[Data extracted from a collection]
⁂
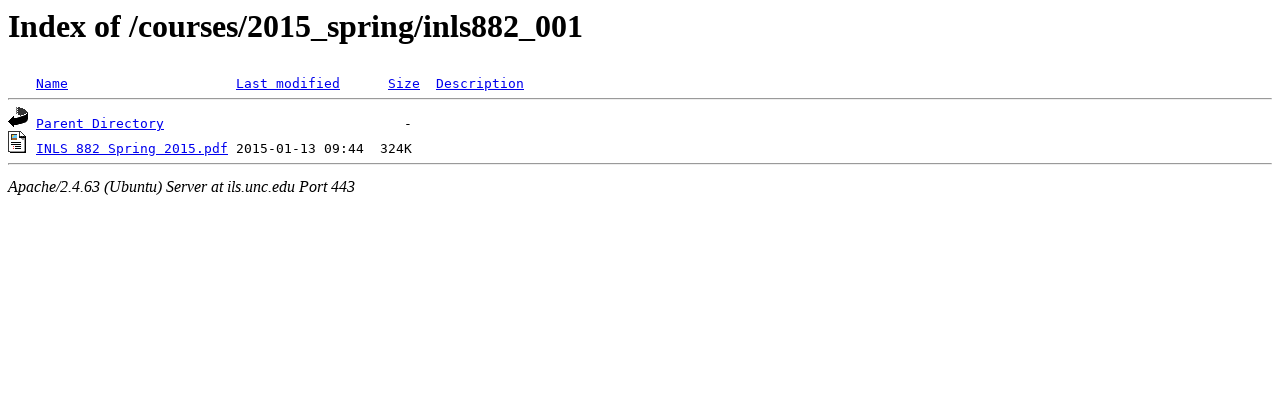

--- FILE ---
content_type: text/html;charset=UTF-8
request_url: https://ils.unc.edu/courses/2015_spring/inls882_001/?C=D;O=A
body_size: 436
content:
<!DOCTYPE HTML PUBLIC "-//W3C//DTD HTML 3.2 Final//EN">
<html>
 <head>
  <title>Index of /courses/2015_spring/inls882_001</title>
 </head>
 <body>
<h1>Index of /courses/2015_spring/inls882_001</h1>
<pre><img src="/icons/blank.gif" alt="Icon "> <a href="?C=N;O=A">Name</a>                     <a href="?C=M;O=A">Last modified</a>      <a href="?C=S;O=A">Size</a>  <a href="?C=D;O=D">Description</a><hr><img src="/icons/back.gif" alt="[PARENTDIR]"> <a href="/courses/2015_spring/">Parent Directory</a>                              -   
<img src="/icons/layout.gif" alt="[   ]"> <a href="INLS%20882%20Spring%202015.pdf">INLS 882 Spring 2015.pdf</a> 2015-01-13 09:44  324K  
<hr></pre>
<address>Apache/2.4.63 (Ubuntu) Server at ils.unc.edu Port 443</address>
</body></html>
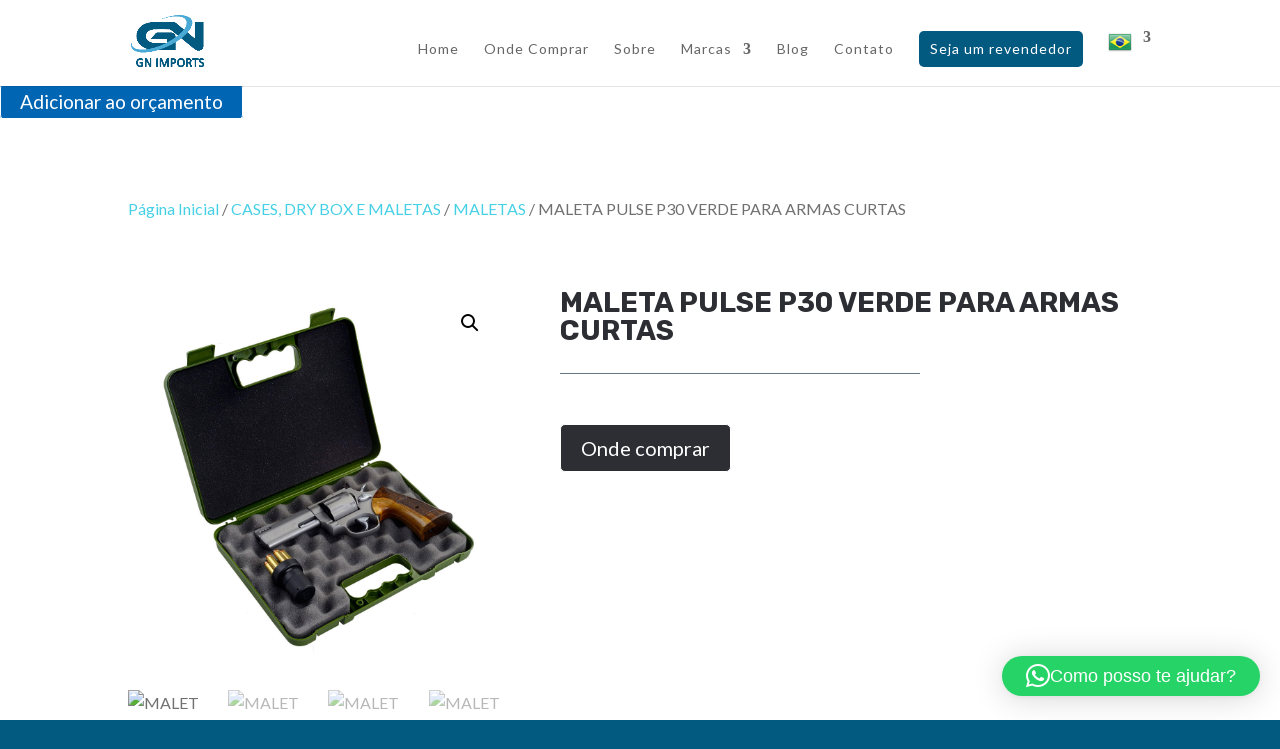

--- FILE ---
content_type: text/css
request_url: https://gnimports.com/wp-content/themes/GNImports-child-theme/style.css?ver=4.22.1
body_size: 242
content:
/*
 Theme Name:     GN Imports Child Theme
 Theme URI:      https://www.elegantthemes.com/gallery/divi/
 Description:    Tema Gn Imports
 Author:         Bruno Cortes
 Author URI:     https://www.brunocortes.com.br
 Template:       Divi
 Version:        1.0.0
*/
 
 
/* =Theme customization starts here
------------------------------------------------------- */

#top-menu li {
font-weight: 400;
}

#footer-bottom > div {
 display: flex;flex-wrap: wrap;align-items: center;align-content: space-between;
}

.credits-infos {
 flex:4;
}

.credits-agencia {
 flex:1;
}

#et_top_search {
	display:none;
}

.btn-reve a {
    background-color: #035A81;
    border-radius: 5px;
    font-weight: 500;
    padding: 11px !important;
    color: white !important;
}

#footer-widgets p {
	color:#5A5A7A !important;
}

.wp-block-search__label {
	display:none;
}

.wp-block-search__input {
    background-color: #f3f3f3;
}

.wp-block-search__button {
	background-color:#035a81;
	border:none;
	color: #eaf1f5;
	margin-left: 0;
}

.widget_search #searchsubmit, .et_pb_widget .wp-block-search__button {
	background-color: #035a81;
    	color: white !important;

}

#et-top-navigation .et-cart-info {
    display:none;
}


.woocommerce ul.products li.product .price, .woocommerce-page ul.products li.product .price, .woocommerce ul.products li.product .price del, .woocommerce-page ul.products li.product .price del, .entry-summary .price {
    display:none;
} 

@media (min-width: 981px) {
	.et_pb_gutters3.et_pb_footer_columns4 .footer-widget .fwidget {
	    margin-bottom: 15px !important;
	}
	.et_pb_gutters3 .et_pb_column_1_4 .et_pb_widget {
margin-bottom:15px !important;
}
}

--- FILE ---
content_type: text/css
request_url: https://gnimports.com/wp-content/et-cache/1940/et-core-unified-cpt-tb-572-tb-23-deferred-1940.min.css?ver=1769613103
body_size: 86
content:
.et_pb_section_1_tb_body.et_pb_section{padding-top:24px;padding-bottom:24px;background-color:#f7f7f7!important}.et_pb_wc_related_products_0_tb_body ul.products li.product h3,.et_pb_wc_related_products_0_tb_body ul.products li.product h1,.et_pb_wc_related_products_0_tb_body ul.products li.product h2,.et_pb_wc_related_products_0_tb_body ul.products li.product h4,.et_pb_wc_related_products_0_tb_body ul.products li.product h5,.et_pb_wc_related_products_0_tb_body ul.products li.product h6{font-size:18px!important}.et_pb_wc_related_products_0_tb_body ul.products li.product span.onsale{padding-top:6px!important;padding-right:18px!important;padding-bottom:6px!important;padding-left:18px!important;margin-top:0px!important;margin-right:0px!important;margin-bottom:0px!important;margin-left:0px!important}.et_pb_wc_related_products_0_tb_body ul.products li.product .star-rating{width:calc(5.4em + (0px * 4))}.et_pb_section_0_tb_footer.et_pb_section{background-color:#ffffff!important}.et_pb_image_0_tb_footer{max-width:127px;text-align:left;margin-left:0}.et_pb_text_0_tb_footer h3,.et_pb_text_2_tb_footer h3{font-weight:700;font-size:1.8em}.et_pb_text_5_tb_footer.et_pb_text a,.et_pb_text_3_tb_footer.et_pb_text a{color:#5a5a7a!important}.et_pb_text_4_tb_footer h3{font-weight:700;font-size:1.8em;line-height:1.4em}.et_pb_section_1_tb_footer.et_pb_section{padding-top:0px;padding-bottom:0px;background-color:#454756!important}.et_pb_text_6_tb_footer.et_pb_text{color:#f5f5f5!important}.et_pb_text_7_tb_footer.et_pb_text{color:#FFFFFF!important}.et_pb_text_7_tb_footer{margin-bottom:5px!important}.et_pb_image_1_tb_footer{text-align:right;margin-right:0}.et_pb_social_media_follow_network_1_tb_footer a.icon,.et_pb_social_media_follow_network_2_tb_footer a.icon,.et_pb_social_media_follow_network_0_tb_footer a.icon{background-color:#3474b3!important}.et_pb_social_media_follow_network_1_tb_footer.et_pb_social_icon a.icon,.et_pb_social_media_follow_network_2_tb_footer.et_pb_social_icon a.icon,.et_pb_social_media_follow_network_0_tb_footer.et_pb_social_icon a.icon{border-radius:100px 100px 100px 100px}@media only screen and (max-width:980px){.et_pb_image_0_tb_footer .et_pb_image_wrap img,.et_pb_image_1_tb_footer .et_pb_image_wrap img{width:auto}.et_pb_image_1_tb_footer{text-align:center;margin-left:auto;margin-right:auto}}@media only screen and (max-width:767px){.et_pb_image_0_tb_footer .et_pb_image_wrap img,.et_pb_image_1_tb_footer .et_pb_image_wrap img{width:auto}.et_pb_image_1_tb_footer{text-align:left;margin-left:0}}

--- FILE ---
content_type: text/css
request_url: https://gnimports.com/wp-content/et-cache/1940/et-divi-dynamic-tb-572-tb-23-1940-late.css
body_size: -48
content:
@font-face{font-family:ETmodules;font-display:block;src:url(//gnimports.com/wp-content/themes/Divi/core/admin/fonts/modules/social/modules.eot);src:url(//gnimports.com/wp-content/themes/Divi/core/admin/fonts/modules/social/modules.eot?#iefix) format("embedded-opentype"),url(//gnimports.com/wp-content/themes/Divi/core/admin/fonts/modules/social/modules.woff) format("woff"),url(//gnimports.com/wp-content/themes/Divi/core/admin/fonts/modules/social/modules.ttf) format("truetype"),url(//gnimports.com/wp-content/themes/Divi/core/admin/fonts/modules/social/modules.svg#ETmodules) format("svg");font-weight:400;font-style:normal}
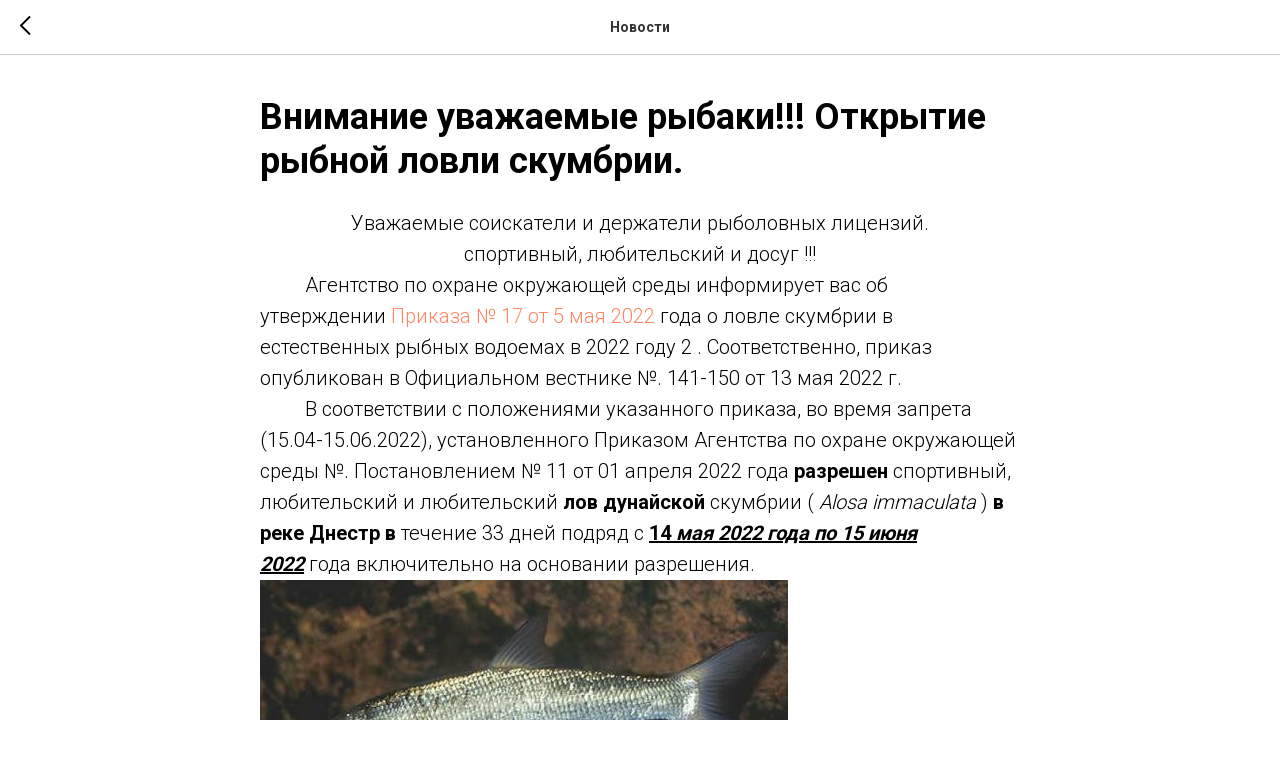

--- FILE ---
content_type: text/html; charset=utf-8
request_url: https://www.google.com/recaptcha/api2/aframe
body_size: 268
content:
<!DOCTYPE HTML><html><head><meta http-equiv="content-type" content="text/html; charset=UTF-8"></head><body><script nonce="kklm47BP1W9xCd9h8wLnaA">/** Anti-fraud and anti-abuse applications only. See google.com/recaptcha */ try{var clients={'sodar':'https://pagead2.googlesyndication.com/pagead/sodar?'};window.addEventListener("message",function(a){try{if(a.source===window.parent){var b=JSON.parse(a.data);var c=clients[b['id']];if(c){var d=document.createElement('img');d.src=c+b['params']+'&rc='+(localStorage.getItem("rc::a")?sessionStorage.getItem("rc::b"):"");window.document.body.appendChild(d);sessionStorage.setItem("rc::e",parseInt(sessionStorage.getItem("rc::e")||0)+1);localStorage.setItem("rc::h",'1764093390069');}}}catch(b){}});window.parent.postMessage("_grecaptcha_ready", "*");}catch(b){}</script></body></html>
⁂
What you will do
The entries are to be reproduced exactly, excluding any pictures they contain.

Solved exercise
--- FILE ---
content_type: text/html;charset=UTF-8
request_url: https://ils.unc.edu/courses/2015_spring/inls882_001/?C=D;O=A
body_size: 436
content:
<!DOCTYPE HTML PUBLIC "-//W3C//DTD HTML 3.2 Final//EN">
<html>
 <head>
  <title>Index of /courses/2015_spring/inls882_001</title>
 </head>
 <body>
<h1>Index of /courses/2015_spring/inls882_001</h1>
<pre><img src="/icons/blank.gif" alt="Icon "> <a href="?C=N;O=A">Name</a>                     <a href="?C=M;O=A">Last modified</a>      <a href="?C=S;O=A">Size</a>  <a href="?C=D;O=D">Description</a><hr><img src="/icons/back.gif" alt="[PARENTDIR]"> <a href="/courses/2015_spring/">Parent Directory</a>                              -   
<img src="/icons/layout.gif" alt="[   ]"> <a href="INLS%20882%20Spring%202015.pdf">INLS 882 Spring 2015.pdf</a> 2015-01-13 09:44  324K  
<hr></pre>
<address>Apache/2.4.63 (Ubuntu) Server at ils.unc.edu Port 443</address>
</body></html>

--- FILE ---
content_type: text/css
request_url: https://gnimports.com/wp-content/themes/GNImports-child-theme/style.css?ver=4.22.1
body_size: 242
content:
/*
 Theme Name:     GN Imports Child Theme
 Theme URI:      https://www.elegantthemes.com/gallery/divi/
 Description:    Tema Gn Imports
 Author:         Bruno Cortes
 Author URI:     https://www.brunocortes.com.br
 Template:       Divi
 Version:        1.0.0
*/
 
 
/* =Theme customization starts here
------------------------------------------------------- */

#top-menu li {
font-weight: 400;
}

#footer-bottom > div {
 display: flex;flex-wrap: wrap;align-items: center;align-content: space-between;
}

.credits-infos {
 flex:4;
}

.credits-agencia {
 flex:1;
}

#et_top_search {
	display:none;
}

.btn-reve a {
    background-color: #035A81;
    border-radius: 5px;
    font-weight: 500;
    padding: 11px !important;
    color: white !important;
}

#footer-widgets p {
	color:#5A5A7A !important;
}

.wp-block-search__label {
	display:none;
}

.wp-block-search__input {
    background-color: #f3f3f3;
}

.wp-block-search__button {
	background-color:#035a81;
	border:none;
	color: #eaf1f5;
	margin-left: 0;
}

.widget_search #searchsubmit, .et_pb_widget .wp-block-search__button {
	background-color: #035a81;
    	color: white !important;

}

#et-top-navigation .et-cart-info {
    display:none;
}


.woocommerce ul.products li.product .price, .woocommerce-page ul.products li.product .price, .woocommerce ul.products li.product .price del, .woocommerce-page ul.products li.product .price del, .entry-summary .price {
    display:none;
} 

@media (min-width: 981px) {
	.et_pb_gutters3.et_pb_footer_columns4 .footer-widget .fwidget {
	    margin-bottom: 15px !important;
	}
	.et_pb_gutters3 .et_pb_column_1_4 .et_pb_widget {
margin-bottom:15px !important;
}
}

--- FILE ---
content_type: text/css
request_url: https://gnimports.com/wp-content/et-cache/1940/et-core-unified-cpt-tb-572-tb-23-deferred-1940.min.css?ver=1769613103
body_size: 86
content:
.et_pb_section_1_tb_body.et_pb_section{padding-top:24px;padding-bottom:24px;background-color:#f7f7f7!important}.et_pb_wc_related_products_0_tb_body ul.products li.product h3,.et_pb_wc_related_products_0_tb_body ul.products li.product h1,.et_pb_wc_related_products_0_tb_body ul.products li.product h2,.et_pb_wc_related_products_0_tb_body ul.products li.product h4,.et_pb_wc_related_products_0_tb_body ul.products li.product h5,.et_pb_wc_related_products_0_tb_body ul.products li.product h6{font-size:18px!important}.et_pb_wc_related_products_0_tb_body ul.products li.product span.onsale{padding-top:6px!important;padding-right:18px!important;padding-bottom:6px!important;padding-left:18px!important;margin-top:0px!important;margin-right:0px!important;margin-bottom:0px!important;margin-left:0px!important}.et_pb_wc_related_products_0_tb_body ul.products li.product .star-rating{width:calc(5.4em + (0px * 4))}.et_pb_section_0_tb_footer.et_pb_section{background-color:#ffffff!important}.et_pb_image_0_tb_footer{max-width:127px;text-align:left;margin-left:0}.et_pb_text_0_tb_footer h3,.et_pb_text_2_tb_footer h3{font-weight:700;font-size:1.8em}.et_pb_text_5_tb_footer.et_pb_text a,.et_pb_text_3_tb_footer.et_pb_text a{color:#5a5a7a!important}.et_pb_text_4_tb_footer h3{font-weight:700;font-size:1.8em;line-height:1.4em}.et_pb_section_1_tb_footer.et_pb_section{padding-top:0px;padding-bottom:0px;background-color:#454756!important}.et_pb_text_6_tb_footer.et_pb_text{color:#f5f5f5!important}.et_pb_text_7_tb_footer.et_pb_text{color:#FFFFFF!important}.et_pb_text_7_tb_footer{margin-bottom:5px!important}.et_pb_image_1_tb_footer{text-align:right;margin-right:0}.et_pb_social_media_follow_network_1_tb_footer a.icon,.et_pb_social_media_follow_network_2_tb_footer a.icon,.et_pb_social_media_follow_network_0_tb_footer a.icon{background-color:#3474b3!important}.et_pb_social_media_follow_network_1_tb_footer.et_pb_social_icon a.icon,.et_pb_social_media_follow_network_2_tb_footer.et_pb_social_icon a.icon,.et_pb_social_media_follow_network_0_tb_footer.et_pb_social_icon a.icon{border-radius:100px 100px 100px 100px}@media only screen and (max-width:980px){.et_pb_image_0_tb_footer .et_pb_image_wrap img,.et_pb_image_1_tb_footer .et_pb_image_wrap img{width:auto}.et_pb_image_1_tb_footer{text-align:center;margin-left:auto;margin-right:auto}}@media only screen and (max-width:767px){.et_pb_image_0_tb_footer .et_pb_image_wrap img,.et_pb_image_1_tb_footer .et_pb_image_wrap img{width:auto}.et_pb_image_1_tb_footer{text-align:left;margin-left:0}}

--- FILE ---
content_type: text/css
request_url: https://gnimports.com/wp-content/et-cache/1940/et-divi-dynamic-tb-572-tb-23-1940-late.css
body_size: -48
content:
@font-face{font-family:ETmodules;font-display:block;src:url(//gnimports.com/wp-content/themes/Divi/core/admin/fonts/modules/social/modules.eot);src:url(//gnimports.com/wp-content/themes/Divi/core/admin/fonts/modules/social/modules.eot?#iefix) format("embedded-opentype"),url(//gnimports.com/wp-content/themes/Divi/core/admin/fonts/modules/social/modules.woff) format("woff"),url(//gnimports.com/wp-content/themes/Divi/core/admin/fonts/modules/social/modules.ttf) format("truetype"),url(//gnimports.com/wp-content/themes/Divi/core/admin/fonts/modules/social/modules.svg#ETmodules) format("svg");font-weight:400;font-style:normal}

--- FILE ---
content_type: text/html; charset=utf-8
request_url: https://www.google.com/recaptcha/api2/aframe
body_size: 268
content:
<!DOCTYPE HTML><html><head><meta http-equiv="content-type" content="text/html; charset=UTF-8"></head><body><script nonce="kklm47BP1W9xCd9h8wLnaA">/** Anti-fraud and anti-abuse applications only. See google.com/recaptcha */ try{var clients={'sodar':'https://pagead2.googlesyndication.com/pagead/sodar?'};window.addEventListener("message",function(a){try{if(a.source===window.parent){var b=JSON.parse(a.data);var c=clients[b['id']];if(c){var d=document.createElement('img');d.src=c+b['params']+'&rc='+(localStorage.getItem("rc::a")?sessionStorage.getItem("rc::b"):"");window.document.body.appendChild(d);sessionStorage.setItem("rc::e",parseInt(sessionStorage.getItem("rc::e")||0)+1);localStorage.setItem("rc::h",'1764093390069');}}}catch(b){}});window.parent.postMessage("_grecaptcha_ready", "*");}catch(b){}</script></body></html>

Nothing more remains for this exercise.